* Task details:
Without the images, write out all of the following entries exactly.

=== Records provided ===

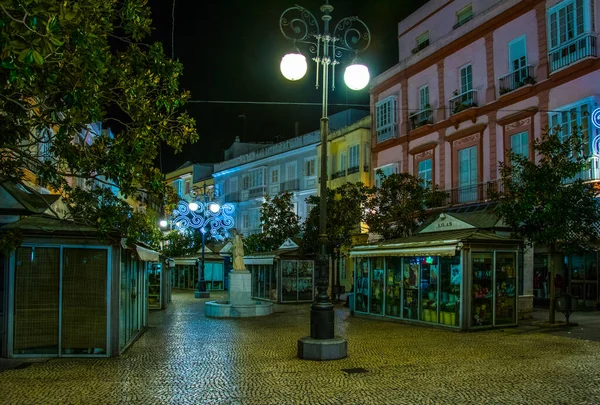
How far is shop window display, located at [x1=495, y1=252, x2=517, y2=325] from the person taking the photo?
17.1m

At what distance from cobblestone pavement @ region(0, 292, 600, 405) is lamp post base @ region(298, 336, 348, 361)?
0.20 metres

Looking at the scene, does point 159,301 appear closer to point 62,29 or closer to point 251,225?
point 62,29

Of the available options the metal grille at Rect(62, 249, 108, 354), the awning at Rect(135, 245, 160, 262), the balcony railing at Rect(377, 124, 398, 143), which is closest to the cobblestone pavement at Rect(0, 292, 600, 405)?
the metal grille at Rect(62, 249, 108, 354)

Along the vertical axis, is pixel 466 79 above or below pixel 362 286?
above

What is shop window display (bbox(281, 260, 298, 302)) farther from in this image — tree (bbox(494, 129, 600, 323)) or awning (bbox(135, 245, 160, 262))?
awning (bbox(135, 245, 160, 262))

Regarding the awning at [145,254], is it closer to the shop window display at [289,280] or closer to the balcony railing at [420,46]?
the shop window display at [289,280]

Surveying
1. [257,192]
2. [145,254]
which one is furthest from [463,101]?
[257,192]

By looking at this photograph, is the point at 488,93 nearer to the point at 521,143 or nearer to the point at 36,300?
the point at 521,143

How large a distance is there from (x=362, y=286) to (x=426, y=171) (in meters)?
10.2

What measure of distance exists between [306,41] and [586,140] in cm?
1222

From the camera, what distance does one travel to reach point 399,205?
25.1 meters

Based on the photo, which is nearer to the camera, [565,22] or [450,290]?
[450,290]

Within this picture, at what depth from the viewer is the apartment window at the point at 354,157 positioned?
3744 cm

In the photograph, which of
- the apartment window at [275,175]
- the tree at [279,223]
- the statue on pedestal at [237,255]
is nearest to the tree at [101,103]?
the statue on pedestal at [237,255]
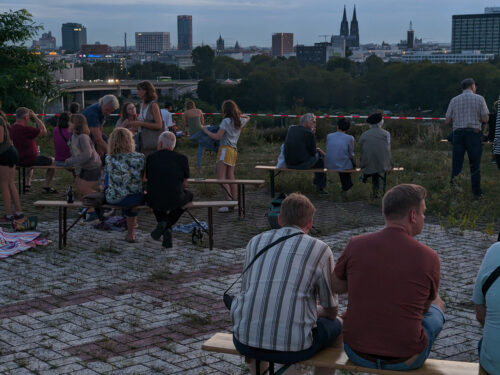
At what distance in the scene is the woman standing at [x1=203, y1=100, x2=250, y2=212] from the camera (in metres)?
10.5

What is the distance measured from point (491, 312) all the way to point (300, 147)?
25.2 feet

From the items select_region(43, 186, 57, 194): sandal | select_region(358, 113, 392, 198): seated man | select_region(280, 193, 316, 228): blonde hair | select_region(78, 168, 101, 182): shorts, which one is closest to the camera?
select_region(280, 193, 316, 228): blonde hair

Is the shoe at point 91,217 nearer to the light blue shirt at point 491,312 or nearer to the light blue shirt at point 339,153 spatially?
the light blue shirt at point 339,153

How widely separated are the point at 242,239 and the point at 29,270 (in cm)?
257

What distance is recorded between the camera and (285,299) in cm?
376

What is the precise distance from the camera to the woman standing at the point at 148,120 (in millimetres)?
9773

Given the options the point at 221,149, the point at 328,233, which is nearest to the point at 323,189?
the point at 221,149

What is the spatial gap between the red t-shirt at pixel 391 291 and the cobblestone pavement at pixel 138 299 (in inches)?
55.5

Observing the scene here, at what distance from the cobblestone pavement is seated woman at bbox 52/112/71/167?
2281 mm

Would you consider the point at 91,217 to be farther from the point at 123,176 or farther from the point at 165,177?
the point at 165,177

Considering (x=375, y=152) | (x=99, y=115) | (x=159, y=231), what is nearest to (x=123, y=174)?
(x=159, y=231)

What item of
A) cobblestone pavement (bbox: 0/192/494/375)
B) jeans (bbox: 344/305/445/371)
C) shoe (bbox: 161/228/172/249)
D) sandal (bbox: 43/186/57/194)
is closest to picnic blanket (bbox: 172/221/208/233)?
cobblestone pavement (bbox: 0/192/494/375)

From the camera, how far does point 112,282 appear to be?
6.93 metres

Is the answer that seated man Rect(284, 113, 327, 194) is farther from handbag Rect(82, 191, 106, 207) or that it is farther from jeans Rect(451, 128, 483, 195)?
handbag Rect(82, 191, 106, 207)
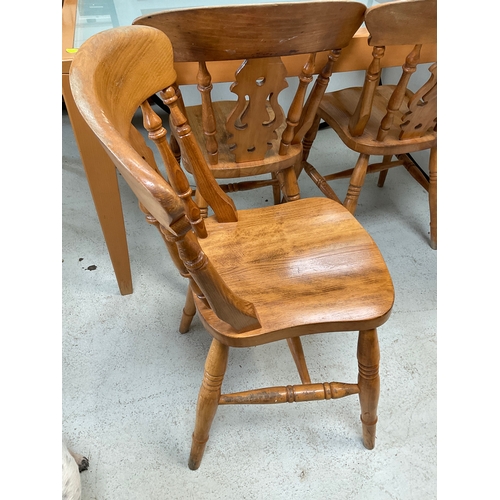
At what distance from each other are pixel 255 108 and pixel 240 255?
344mm

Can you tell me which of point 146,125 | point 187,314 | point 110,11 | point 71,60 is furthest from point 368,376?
point 110,11

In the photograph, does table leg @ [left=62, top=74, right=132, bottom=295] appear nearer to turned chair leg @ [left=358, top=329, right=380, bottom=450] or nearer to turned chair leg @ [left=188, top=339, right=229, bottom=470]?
turned chair leg @ [left=188, top=339, right=229, bottom=470]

===

* In response:
How far is shop window display, located at [x1=495, y1=252, x2=517, y2=325] from the person taking the photo?
17.1m

At what distance from cobblestone pavement @ region(0, 292, 600, 405) is lamp post base @ region(298, 336, 348, 361)?
0.20 metres

Looking at the scene, does point 159,301 appear closer to point 62,29 or closer to point 251,225?
point 62,29

Of the available options the metal grille at Rect(62, 249, 108, 354), the awning at Rect(135, 245, 160, 262), the balcony railing at Rect(377, 124, 398, 143), which is closest to the cobblestone pavement at Rect(0, 292, 600, 405)?
the metal grille at Rect(62, 249, 108, 354)

Along the vertical axis, is pixel 466 79 above or below pixel 362 286?
above

What is shop window display (bbox(281, 260, 298, 302)) farther from in this image — tree (bbox(494, 129, 600, 323)) or awning (bbox(135, 245, 160, 262))?
awning (bbox(135, 245, 160, 262))

Regarding the awning at [145,254], is it closer to the shop window display at [289,280] or closer to the balcony railing at [420,46]?
the shop window display at [289,280]

Surveying
1. [257,192]
2. [145,254]
which one is furthest from [463,101]?
[257,192]

By looking at this photograph, is the point at 488,93 nearer to the point at 521,143 or nearer to the point at 36,300?
the point at 521,143

How large a distance is there from (x=362, y=286) to (x=426, y=171) (in meters)?
10.2

What measure of distance exists between [306,41] and [586,140] in cm?
1222

From the camera, what distance does one travel to reach point 399,205?
25.1 meters

Based on the photo, which is nearer to the camera, [565,22] or [450,290]?
[450,290]

Within this picture, at what depth from the viewer is the apartment window at the point at 354,157 positioned?
3744 cm

In the photograph, which of
- the apartment window at [275,175]
- the tree at [279,223]
- the statue on pedestal at [237,255]
is nearest to the tree at [101,103]?
the statue on pedestal at [237,255]
At what distance in the scene is the woman standing at [x1=203, y1=100, x2=250, y2=212] from the camera (in metres)?
10.5

What is the distance measured from point (491, 312) all the way to point (300, 147)?
25.2 feet

From the items select_region(43, 186, 57, 194): sandal | select_region(358, 113, 392, 198): seated man | select_region(280, 193, 316, 228): blonde hair | select_region(78, 168, 101, 182): shorts, which one is closest to the camera?
select_region(280, 193, 316, 228): blonde hair

Is the shoe at point 91,217 nearer to the light blue shirt at point 491,312 or nearer to the light blue shirt at point 339,153 spatially?
the light blue shirt at point 339,153

How widely separated are the point at 242,239 and the point at 29,270 (in cm)?
257

What distance is recorded between the camera and (285,299) in cm?
376

What is the precise distance from the camera to the woman standing at the point at 148,120 (in millimetres)?
9773

Given the options the point at 221,149, the point at 328,233, which is nearest to the point at 323,189?
the point at 221,149

What is the spatial gap between the red t-shirt at pixel 391 291 and the cobblestone pavement at pixel 138 299 (in inches)?
55.5

Observing the scene here, at what distance from the cobblestone pavement is seated woman at bbox 52/112/71/167?
2281 mm

Would you consider the point at 91,217 to be farther from the point at 123,176 or farther from the point at 165,177?
the point at 165,177

Considering (x=375, y=152) | (x=99, y=115) | (x=159, y=231), what is nearest to (x=123, y=174)?
(x=159, y=231)

What item of
A) cobblestone pavement (bbox: 0/192/494/375)
B) jeans (bbox: 344/305/445/371)
C) shoe (bbox: 161/228/172/249)
D) sandal (bbox: 43/186/57/194)
is closest to picnic blanket (bbox: 172/221/208/233)?
cobblestone pavement (bbox: 0/192/494/375)

From the camera, how far does point 112,282 appear to be?
6.93 metres

Is the answer that seated man Rect(284, 113, 327, 194) is farther from handbag Rect(82, 191, 106, 207) or that it is farther from jeans Rect(451, 128, 483, 195)?
handbag Rect(82, 191, 106, 207)
At what distance from each other are pixel 255 108 and pixel 240 255?
344mm

Can you tell me which of point 146,125 | point 187,314 | point 110,11 | point 71,60 is furthest from point 368,376?
point 110,11

In the photograph, does table leg @ [left=62, top=74, right=132, bottom=295] appear nearer to turned chair leg @ [left=358, top=329, right=380, bottom=450] or nearer to turned chair leg @ [left=188, top=339, right=229, bottom=470]?
turned chair leg @ [left=188, top=339, right=229, bottom=470]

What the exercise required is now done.